GNOME supports my trackpad better than Windows and, dare I say it, macOS does. As in, it literally supports trackpad gestures and inputs that Apple doesn't, and it's actually really smooth and responsive.

You can right-click-drag, and you can middle click. macOS doesn't support either one of these, and Windows only supports assigning a bottom-right quadrant of the trackpad to right-clicking.


GNOME has the fatal flaw that you can't configure trackpad scroll sensitivity. That means, if your trackpad is too sensitive out of the box, GNOME is simply unusable. Every laptop I've used in the past many years (a couple of Dells and a Mac) have had touch pads with too sensitive scrolling in GNOME.

It's fine in Sway or KDE, as they have scroll sensitivity settings.


> GNOME has the fatal flaw that you can't configure trackpad scroll sensitivity.

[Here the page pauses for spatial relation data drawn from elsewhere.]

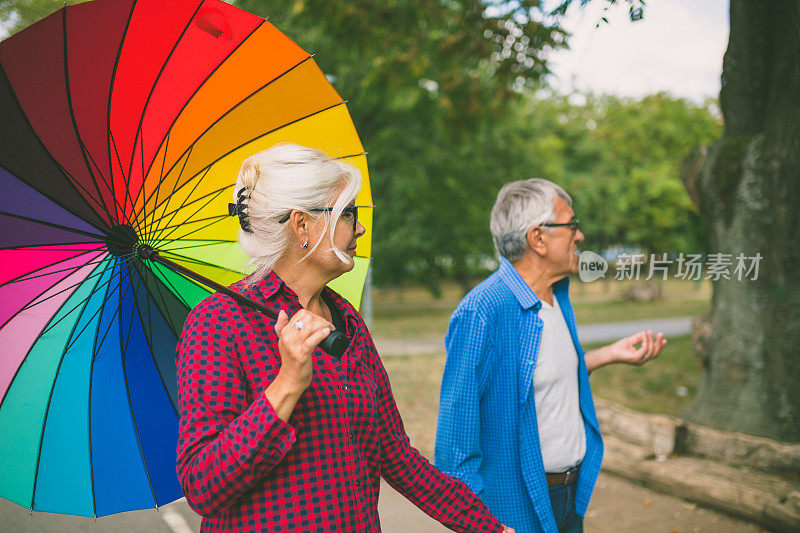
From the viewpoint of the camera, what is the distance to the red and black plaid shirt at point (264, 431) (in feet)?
4.53

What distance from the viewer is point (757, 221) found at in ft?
19.2

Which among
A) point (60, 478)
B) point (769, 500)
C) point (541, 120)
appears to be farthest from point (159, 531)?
point (541, 120)

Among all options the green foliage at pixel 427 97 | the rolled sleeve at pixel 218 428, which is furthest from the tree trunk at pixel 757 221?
the rolled sleeve at pixel 218 428

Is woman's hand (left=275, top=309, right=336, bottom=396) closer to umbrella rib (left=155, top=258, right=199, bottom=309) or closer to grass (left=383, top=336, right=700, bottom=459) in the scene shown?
umbrella rib (left=155, top=258, right=199, bottom=309)

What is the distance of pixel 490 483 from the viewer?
270 centimetres

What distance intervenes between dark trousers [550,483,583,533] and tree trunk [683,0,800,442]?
13.0 feet

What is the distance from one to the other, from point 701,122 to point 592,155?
200 inches

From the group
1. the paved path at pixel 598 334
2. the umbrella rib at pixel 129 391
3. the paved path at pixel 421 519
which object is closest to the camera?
the umbrella rib at pixel 129 391

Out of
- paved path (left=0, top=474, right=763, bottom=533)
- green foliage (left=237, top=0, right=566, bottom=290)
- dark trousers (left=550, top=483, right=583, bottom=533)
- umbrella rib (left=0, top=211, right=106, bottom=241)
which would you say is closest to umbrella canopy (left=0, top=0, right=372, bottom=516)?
umbrella rib (left=0, top=211, right=106, bottom=241)

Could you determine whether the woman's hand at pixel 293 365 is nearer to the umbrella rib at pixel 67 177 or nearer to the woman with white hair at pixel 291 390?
the woman with white hair at pixel 291 390

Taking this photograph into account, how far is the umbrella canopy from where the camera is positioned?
1.81 meters

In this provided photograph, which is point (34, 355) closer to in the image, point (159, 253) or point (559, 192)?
point (159, 253)

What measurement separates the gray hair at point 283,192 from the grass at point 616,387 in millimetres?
5100

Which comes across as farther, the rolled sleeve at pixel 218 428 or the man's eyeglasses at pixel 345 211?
the man's eyeglasses at pixel 345 211
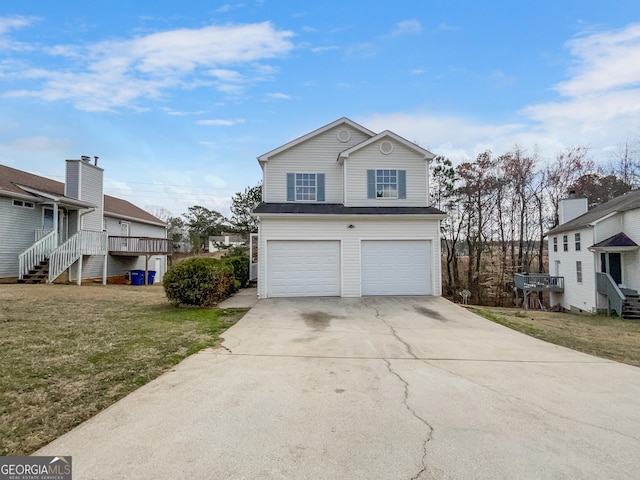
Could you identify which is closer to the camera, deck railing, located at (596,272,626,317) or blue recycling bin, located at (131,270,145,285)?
deck railing, located at (596,272,626,317)

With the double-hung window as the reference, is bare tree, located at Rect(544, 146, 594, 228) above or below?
above

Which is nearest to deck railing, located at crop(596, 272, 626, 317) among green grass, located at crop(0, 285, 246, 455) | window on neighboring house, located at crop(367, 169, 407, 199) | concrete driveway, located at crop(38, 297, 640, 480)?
window on neighboring house, located at crop(367, 169, 407, 199)

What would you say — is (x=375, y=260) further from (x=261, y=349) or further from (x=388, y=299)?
(x=261, y=349)

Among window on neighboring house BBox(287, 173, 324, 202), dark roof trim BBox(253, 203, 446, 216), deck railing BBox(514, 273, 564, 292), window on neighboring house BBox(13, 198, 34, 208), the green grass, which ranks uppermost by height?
window on neighboring house BBox(287, 173, 324, 202)

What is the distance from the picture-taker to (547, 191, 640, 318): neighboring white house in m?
16.6

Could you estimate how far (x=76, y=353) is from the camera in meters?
5.17

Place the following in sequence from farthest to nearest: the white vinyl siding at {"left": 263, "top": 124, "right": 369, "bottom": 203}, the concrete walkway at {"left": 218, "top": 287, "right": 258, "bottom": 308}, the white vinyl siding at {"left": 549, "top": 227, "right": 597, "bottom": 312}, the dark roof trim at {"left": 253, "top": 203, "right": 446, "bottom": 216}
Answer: the white vinyl siding at {"left": 549, "top": 227, "right": 597, "bottom": 312}, the white vinyl siding at {"left": 263, "top": 124, "right": 369, "bottom": 203}, the dark roof trim at {"left": 253, "top": 203, "right": 446, "bottom": 216}, the concrete walkway at {"left": 218, "top": 287, "right": 258, "bottom": 308}

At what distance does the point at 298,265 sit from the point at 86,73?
10.9m

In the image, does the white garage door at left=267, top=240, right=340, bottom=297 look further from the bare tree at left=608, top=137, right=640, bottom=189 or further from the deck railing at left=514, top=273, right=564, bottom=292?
the bare tree at left=608, top=137, right=640, bottom=189

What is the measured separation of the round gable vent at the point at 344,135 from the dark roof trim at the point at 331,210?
3076 millimetres

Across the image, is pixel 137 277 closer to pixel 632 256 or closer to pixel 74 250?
pixel 74 250

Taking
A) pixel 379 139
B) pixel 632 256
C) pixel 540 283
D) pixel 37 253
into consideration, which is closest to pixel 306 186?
pixel 379 139

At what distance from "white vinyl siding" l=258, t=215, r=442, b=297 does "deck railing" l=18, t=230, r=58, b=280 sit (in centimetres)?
1037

Oh, I got bitten by that actually. I ended up just configuring Firefox since that was the main app I used, but most apps aren't Firefox and don't have settings for things that they would expect to be handled by your WM/DE/DM.


AFAIK it is a fundamental GTK problem, so Sway or KDE can only circumvent it for GTK apps.


I don't believe it's a fundamental GTK problem. When you scroll, the Wayland compositor sends scroll events to the app, with a float for the delta. KWin and Sway have an option to let you multiply that delta with a constant; multiply it by 0.5 and you have halved your scroll speed. GNOME doesn't have such an option.

GTK may have other scroll issues as well (I recall seeing some stuff about that, though I don't remember the details), but there is definitely stuff the compositor can do.


> When you scroll, the Wayland compositor sends scroll events to the app, with a float for the delta

GTK works through a bunch of heuristics and in-built multipliers, but the fundamental problem is that scroll effect depends on the “weight” of the content itself — kinematic scrolling is unfortunately quite missing from linux desktop, AFAIK. But do correct me if you know better, I’m not too well versed in that.


I wish there was an equivalent to "better touch tool" for linux, that program adds so many trackpad/other peripheral shortcuts and gestures it's crazy and doesn't involve editing config files from a wiki and half a dozen stack overflow pages.